Understanding and manipulating Agrobacterium T-DNA integration for plant genome engineering
Agrobacterium-mediated transformation (AMT) is the most commonly used method to deliver genome engineering reagents efficiently into plants. T-DNA integration into the plant genome is frequently a natural consequence of AMT and is a key step in generating transgenic plants. The mechanism of integration has been debated. Recent data indicate that DNA polymerase theta (PolQ) may play a key role in integration, but we have shown that other plant DNA repair and recombination systems may also be important.

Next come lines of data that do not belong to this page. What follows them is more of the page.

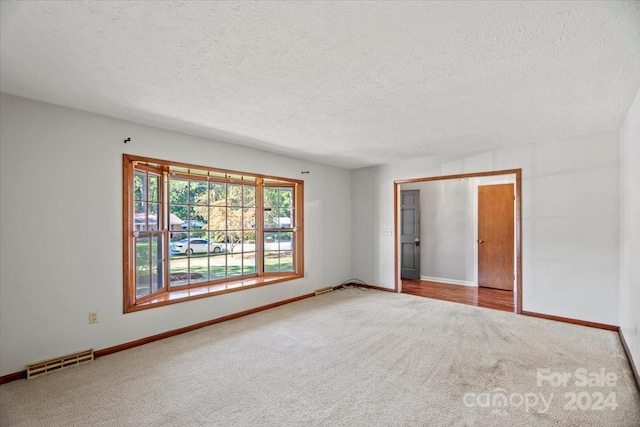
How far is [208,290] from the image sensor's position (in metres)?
4.26

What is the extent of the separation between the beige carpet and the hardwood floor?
109 centimetres

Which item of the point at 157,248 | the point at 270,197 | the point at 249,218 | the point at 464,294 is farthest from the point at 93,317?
the point at 464,294

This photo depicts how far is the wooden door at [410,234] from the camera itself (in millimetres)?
7383

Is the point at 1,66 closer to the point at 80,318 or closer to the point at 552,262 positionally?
the point at 80,318

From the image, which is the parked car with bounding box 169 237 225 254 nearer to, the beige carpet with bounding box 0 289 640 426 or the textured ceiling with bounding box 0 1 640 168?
the beige carpet with bounding box 0 289 640 426

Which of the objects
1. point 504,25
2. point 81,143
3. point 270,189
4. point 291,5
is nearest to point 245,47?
point 291,5

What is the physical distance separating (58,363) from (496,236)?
6874mm

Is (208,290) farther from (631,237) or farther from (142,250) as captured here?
(631,237)

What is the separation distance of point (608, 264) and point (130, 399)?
5.24 metres

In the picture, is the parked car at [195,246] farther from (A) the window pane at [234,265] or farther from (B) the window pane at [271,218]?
(B) the window pane at [271,218]

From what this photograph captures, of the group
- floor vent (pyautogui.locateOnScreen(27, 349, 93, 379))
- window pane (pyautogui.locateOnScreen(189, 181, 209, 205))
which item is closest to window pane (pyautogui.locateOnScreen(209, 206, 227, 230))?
window pane (pyautogui.locateOnScreen(189, 181, 209, 205))

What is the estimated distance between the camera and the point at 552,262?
4.27 meters

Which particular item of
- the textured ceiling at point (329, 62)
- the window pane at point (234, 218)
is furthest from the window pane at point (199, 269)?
the textured ceiling at point (329, 62)

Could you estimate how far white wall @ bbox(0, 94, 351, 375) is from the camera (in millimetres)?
2725
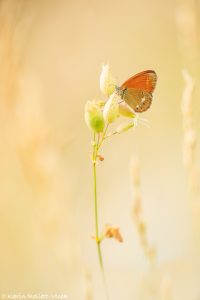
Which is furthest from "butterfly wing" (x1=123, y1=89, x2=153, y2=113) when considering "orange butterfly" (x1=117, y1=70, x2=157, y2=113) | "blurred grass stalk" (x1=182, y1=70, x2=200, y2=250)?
"blurred grass stalk" (x1=182, y1=70, x2=200, y2=250)

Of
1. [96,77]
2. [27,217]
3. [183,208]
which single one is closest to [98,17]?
[96,77]

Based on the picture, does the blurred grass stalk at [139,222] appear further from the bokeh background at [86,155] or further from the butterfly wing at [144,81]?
the butterfly wing at [144,81]

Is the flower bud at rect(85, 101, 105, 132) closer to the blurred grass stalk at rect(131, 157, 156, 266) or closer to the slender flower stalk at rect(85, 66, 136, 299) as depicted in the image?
the slender flower stalk at rect(85, 66, 136, 299)

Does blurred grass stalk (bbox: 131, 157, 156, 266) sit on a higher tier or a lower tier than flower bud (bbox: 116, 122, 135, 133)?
lower

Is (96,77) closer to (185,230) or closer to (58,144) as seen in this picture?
(185,230)

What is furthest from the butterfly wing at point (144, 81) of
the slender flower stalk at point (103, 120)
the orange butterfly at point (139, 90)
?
the slender flower stalk at point (103, 120)

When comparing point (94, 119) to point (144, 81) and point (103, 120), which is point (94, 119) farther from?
point (144, 81)

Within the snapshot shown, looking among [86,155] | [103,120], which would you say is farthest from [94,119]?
[86,155]

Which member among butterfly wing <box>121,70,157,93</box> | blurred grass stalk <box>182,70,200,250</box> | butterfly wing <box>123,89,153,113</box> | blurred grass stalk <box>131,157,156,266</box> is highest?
butterfly wing <box>121,70,157,93</box>
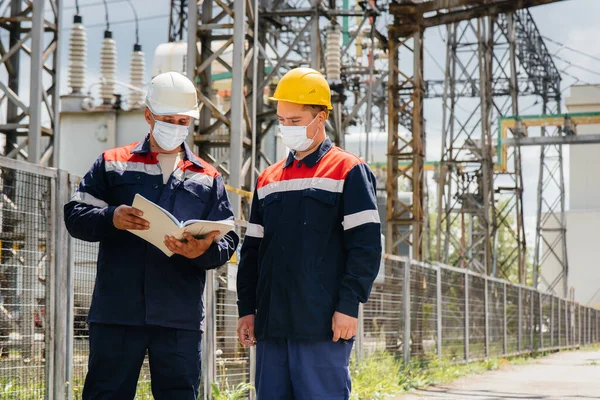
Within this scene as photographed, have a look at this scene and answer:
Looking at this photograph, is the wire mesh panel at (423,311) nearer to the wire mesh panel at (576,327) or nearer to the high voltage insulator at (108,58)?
the high voltage insulator at (108,58)

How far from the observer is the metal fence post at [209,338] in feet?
25.3

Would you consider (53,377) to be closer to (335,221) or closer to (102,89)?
(335,221)

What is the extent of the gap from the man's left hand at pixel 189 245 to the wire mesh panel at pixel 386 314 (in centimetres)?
714

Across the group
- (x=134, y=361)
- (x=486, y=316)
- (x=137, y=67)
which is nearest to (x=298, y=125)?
(x=134, y=361)

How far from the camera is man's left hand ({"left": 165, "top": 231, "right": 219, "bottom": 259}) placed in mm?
4578

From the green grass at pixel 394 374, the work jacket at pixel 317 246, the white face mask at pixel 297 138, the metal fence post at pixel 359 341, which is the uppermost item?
the white face mask at pixel 297 138

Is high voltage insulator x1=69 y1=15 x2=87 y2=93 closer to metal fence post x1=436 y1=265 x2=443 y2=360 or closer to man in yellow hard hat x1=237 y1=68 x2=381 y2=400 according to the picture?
metal fence post x1=436 y1=265 x2=443 y2=360

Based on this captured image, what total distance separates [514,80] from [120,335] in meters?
33.8

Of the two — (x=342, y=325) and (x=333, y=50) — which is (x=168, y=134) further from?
(x=333, y=50)

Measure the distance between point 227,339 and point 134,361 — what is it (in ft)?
12.3

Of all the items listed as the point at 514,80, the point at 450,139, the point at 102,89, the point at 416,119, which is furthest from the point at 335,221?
the point at 514,80

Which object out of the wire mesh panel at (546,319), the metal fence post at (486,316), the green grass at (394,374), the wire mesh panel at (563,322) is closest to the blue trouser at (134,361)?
the green grass at (394,374)

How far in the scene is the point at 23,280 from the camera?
5.67 metres

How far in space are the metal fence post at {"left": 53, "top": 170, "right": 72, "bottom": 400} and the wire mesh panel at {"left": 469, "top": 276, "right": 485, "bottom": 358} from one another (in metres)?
12.0
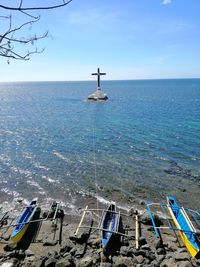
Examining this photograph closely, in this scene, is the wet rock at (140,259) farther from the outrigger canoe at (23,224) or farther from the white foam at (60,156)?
the white foam at (60,156)

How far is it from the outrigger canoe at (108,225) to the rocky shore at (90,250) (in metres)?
Answer: 0.43

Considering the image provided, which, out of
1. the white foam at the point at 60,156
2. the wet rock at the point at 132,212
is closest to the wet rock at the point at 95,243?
the wet rock at the point at 132,212

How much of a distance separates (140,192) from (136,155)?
9.36 metres

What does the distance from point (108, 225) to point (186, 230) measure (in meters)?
4.76

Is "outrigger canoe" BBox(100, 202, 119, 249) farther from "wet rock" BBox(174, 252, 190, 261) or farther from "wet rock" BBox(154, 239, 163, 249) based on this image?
"wet rock" BBox(174, 252, 190, 261)

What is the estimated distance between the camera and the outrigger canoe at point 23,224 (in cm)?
1566

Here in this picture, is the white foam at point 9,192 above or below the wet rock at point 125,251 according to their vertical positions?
below

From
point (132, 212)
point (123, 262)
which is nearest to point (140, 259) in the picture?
point (123, 262)

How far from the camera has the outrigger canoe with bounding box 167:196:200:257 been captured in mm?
14568

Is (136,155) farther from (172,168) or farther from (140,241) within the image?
(140,241)

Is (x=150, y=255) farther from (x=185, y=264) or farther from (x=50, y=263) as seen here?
(x=50, y=263)

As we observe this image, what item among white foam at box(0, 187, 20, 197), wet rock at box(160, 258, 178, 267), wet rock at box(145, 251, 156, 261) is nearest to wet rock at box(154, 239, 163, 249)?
wet rock at box(145, 251, 156, 261)

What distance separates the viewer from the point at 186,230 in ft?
53.1

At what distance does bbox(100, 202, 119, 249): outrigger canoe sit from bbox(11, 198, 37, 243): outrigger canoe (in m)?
4.70
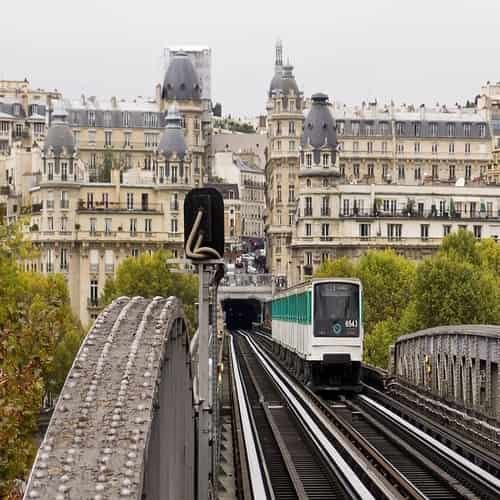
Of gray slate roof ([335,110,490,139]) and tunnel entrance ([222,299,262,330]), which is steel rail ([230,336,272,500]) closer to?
tunnel entrance ([222,299,262,330])

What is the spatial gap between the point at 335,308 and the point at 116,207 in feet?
311

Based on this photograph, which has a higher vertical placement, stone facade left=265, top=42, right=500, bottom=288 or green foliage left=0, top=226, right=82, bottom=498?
A: stone facade left=265, top=42, right=500, bottom=288

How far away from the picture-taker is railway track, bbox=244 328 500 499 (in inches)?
1125

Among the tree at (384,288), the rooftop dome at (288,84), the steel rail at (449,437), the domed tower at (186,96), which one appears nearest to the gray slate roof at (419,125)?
the rooftop dome at (288,84)

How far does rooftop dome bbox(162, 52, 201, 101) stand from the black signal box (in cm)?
17646

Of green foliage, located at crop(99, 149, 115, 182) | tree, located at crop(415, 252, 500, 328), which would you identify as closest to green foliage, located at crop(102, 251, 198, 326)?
tree, located at crop(415, 252, 500, 328)

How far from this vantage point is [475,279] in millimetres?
75750

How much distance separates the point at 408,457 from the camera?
34.9 m

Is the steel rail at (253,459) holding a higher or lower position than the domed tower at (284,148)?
lower

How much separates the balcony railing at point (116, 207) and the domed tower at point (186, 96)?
41.2 metres

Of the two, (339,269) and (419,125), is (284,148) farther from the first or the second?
(339,269)

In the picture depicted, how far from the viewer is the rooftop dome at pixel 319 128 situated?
5862 inches

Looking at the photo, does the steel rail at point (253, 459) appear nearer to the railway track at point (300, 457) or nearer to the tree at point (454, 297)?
the railway track at point (300, 457)

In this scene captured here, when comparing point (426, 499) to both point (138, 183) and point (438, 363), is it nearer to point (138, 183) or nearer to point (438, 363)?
point (438, 363)
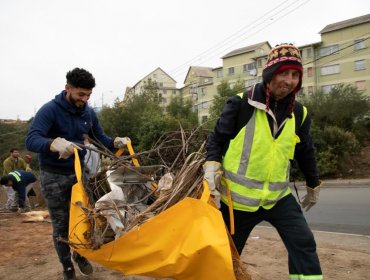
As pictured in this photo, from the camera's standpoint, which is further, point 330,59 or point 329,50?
point 329,50

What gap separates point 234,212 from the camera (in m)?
2.83

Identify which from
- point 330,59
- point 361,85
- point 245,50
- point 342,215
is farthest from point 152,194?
point 245,50

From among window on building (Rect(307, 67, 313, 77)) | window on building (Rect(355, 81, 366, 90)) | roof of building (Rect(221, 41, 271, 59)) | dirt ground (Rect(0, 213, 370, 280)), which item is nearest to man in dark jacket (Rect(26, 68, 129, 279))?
dirt ground (Rect(0, 213, 370, 280))

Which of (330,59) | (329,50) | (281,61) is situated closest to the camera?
(281,61)

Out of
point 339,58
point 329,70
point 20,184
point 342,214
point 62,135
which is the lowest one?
point 342,214

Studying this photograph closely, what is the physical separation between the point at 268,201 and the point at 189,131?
4.54 feet

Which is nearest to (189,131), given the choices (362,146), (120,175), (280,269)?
(120,175)

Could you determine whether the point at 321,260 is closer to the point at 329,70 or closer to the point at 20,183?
the point at 20,183

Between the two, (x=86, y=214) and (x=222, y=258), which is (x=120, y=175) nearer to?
(x=86, y=214)

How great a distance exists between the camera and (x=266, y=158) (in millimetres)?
2682

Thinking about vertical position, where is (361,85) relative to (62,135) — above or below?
above

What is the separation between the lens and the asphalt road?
23.0 feet

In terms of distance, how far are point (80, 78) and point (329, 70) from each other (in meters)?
46.8

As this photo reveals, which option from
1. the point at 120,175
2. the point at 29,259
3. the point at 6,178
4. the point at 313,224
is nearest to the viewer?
the point at 120,175
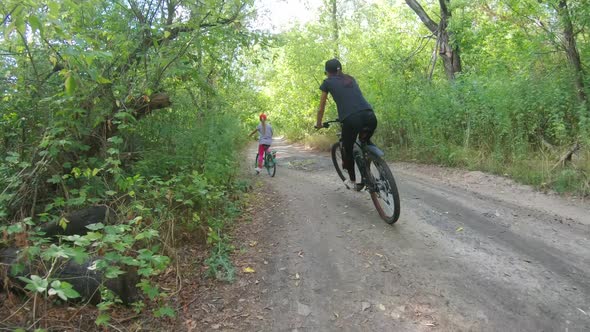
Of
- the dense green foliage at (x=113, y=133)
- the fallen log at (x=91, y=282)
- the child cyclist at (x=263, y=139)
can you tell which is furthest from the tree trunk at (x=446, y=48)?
the fallen log at (x=91, y=282)

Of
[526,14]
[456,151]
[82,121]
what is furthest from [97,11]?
[526,14]

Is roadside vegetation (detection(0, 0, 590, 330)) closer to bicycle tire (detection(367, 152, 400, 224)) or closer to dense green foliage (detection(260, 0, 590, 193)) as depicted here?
dense green foliage (detection(260, 0, 590, 193))

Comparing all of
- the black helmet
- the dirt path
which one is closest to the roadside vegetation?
the dirt path

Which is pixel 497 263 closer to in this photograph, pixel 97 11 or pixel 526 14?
pixel 97 11

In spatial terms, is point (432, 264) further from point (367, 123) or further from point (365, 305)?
point (367, 123)

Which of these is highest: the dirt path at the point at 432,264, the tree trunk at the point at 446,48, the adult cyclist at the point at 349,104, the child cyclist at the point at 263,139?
the tree trunk at the point at 446,48

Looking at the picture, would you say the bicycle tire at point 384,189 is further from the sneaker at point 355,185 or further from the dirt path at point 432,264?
the sneaker at point 355,185

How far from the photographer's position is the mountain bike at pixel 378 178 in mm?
4621

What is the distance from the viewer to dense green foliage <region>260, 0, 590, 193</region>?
673cm

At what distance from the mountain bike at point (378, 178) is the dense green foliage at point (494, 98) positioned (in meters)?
3.08

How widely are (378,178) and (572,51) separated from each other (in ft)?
18.2

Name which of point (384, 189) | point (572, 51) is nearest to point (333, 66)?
point (384, 189)

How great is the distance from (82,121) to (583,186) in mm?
7281

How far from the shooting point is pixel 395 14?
20203 millimetres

However, because of regulations regarding transgenic plants, there may be instances when scientists may wish to introduce and transiently express transgenes in the absence of T-DNA integration. We therefore sought to develop mutant Agrobacterium strains that could deliver and transiently express genome engineering reagents but not integrate them. The Agrobacterium effector protein VirD2 plays an important role in both T-DNA transfer and in T-DNA integration. We generated VirD2 variant Agrobacterium strains and tested them for their ability to effect transient transformation but with low levels of stable transformation. Our best strains can generate mutations, following delivery of T-DNA encoding Cas9 and sgRNAs, at a level 50-80% as well as can a wild-type Agrobacterium strain, but with almost no stable transformation. We propose that these strains can be used for integration-free plant genome editing, thus bypassing regulations that limit field release of plants harboring transgenes.